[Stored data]
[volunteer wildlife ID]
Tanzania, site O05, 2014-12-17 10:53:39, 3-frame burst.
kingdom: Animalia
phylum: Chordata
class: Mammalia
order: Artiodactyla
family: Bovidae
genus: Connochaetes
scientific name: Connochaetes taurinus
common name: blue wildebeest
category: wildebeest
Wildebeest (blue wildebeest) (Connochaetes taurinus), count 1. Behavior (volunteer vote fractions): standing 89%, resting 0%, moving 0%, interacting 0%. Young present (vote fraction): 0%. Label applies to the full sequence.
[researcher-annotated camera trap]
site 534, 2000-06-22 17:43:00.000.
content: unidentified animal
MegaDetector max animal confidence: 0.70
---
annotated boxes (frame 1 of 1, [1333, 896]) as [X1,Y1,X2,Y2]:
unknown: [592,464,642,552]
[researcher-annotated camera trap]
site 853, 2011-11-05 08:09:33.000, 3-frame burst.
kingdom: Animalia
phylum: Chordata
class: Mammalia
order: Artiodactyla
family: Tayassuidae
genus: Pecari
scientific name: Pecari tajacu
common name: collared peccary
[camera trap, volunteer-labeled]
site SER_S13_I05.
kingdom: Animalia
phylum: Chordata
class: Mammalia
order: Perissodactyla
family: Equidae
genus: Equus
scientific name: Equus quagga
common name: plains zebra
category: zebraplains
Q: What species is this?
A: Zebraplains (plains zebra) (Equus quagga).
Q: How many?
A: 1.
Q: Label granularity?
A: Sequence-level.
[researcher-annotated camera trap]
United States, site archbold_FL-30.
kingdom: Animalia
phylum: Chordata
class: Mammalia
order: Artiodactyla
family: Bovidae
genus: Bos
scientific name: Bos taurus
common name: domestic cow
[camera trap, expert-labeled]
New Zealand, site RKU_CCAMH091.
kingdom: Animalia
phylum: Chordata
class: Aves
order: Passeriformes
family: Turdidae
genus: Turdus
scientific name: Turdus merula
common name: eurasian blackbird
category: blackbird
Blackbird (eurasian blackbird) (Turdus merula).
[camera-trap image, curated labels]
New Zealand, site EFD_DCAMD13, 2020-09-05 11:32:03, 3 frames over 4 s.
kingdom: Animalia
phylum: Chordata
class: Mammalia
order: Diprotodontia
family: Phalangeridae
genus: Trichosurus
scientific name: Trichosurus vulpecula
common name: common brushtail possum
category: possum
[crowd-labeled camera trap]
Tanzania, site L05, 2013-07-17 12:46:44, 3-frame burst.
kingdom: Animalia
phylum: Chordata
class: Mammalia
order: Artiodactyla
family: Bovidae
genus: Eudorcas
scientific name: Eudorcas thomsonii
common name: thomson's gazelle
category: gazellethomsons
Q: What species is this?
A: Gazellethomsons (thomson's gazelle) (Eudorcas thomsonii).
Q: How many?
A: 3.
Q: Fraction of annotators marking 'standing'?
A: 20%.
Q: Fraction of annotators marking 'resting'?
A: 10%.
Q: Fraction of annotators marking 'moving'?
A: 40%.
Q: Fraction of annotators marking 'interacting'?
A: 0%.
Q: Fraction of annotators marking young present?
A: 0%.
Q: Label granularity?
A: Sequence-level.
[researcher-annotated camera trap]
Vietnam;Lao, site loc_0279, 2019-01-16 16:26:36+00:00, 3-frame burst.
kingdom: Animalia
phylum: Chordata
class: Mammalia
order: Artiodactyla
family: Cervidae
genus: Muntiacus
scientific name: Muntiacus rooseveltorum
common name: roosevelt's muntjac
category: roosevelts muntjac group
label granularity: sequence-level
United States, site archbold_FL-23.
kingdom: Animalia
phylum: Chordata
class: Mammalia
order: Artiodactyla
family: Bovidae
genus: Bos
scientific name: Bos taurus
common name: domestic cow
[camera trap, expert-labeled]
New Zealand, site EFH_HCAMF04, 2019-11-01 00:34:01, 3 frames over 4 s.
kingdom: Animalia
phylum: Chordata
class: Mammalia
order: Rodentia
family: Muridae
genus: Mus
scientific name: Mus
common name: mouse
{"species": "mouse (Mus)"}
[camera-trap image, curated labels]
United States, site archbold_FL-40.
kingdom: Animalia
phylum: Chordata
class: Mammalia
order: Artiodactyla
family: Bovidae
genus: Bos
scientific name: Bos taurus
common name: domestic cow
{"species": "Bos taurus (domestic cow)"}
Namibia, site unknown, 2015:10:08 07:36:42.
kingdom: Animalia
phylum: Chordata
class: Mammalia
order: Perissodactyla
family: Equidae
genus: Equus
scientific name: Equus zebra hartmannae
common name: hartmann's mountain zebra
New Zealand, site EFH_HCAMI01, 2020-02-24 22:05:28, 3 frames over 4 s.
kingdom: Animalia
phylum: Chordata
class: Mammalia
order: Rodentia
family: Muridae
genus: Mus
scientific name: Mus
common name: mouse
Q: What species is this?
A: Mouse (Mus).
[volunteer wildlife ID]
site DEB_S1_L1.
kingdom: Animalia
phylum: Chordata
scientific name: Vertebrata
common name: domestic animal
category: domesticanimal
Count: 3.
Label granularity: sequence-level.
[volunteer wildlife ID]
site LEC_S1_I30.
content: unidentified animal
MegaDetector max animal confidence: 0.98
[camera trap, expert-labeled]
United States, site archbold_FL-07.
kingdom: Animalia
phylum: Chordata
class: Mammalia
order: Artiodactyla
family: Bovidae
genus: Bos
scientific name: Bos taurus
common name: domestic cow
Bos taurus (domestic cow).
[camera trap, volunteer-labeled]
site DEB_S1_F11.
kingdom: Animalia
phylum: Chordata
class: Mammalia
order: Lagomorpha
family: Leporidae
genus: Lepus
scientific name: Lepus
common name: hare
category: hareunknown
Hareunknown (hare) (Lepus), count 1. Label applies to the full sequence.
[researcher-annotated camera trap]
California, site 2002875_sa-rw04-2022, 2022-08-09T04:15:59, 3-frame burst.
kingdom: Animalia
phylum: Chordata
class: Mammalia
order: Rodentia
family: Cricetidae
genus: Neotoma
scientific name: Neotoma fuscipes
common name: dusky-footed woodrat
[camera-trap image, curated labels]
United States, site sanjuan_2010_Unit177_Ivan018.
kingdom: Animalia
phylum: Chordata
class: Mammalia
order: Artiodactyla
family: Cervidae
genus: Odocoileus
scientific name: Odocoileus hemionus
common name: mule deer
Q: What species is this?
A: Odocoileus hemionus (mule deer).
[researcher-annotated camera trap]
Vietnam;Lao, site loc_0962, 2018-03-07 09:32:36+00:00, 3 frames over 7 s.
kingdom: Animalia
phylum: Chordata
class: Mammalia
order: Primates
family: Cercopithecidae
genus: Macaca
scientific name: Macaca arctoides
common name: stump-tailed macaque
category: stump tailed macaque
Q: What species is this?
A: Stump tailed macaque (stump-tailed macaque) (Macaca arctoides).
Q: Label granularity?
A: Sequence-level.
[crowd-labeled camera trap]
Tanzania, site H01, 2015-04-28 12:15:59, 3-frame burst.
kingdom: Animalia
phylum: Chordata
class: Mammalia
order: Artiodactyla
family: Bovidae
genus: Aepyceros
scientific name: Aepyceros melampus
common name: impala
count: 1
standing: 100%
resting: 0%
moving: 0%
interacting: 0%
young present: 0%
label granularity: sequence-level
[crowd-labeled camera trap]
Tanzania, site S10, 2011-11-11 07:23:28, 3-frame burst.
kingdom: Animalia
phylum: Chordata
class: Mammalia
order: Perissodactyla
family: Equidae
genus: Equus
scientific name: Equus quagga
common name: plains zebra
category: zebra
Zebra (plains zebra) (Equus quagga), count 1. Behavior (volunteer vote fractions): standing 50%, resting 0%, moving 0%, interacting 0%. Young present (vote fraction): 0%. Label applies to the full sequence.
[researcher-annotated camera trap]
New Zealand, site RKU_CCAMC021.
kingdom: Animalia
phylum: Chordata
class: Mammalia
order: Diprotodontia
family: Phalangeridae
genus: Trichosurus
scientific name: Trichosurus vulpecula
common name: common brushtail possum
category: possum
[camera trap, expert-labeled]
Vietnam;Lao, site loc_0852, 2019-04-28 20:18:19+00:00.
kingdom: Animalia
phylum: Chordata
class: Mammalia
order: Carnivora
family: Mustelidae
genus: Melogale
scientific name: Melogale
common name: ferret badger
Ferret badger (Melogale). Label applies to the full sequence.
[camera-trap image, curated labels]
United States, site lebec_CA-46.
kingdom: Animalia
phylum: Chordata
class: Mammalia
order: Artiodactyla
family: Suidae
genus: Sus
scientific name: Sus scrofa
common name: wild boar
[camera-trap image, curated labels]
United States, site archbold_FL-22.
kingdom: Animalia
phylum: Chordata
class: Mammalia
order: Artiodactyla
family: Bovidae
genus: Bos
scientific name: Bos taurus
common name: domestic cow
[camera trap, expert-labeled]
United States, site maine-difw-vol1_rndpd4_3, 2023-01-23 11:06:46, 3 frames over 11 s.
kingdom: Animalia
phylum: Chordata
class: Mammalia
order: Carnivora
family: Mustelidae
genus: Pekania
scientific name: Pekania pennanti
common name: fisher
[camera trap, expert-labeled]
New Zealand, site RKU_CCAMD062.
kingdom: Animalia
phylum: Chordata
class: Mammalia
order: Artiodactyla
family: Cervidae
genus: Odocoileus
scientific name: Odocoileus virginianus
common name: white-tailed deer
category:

◆ What to produce:
Return exactly, and only, the lines above starting at the line that contains "common name: domestic animal" and ending at the line that contains "family: Leporidae".

◆ Exercise solution:
common name: domestic animal
category: domesticanimal
Count: 3.
Label granularity: sequence-level.
[volunteer wildlife ID]
site LEC_S1_I30.
content: unidentified animal
MegaDetector max animal confidence: 0.98
[camera trap, expert-labeled]
United States, site archbold_FL-07.
kingdom: Animalia
phylum: Chordata
class: Mammalia
order: Artiodactyla
family: Bovidae
genus: Bos
scientific name: Bos taurus
common name: domestic cow
Bos taurus (domestic cow).
[camera trap, volunteer-labeled]
site DEB_S1_F11.
kingdom: Animalia
phylum: Chordata
class: Mammalia
order: Lagomorpha
family: Leporidae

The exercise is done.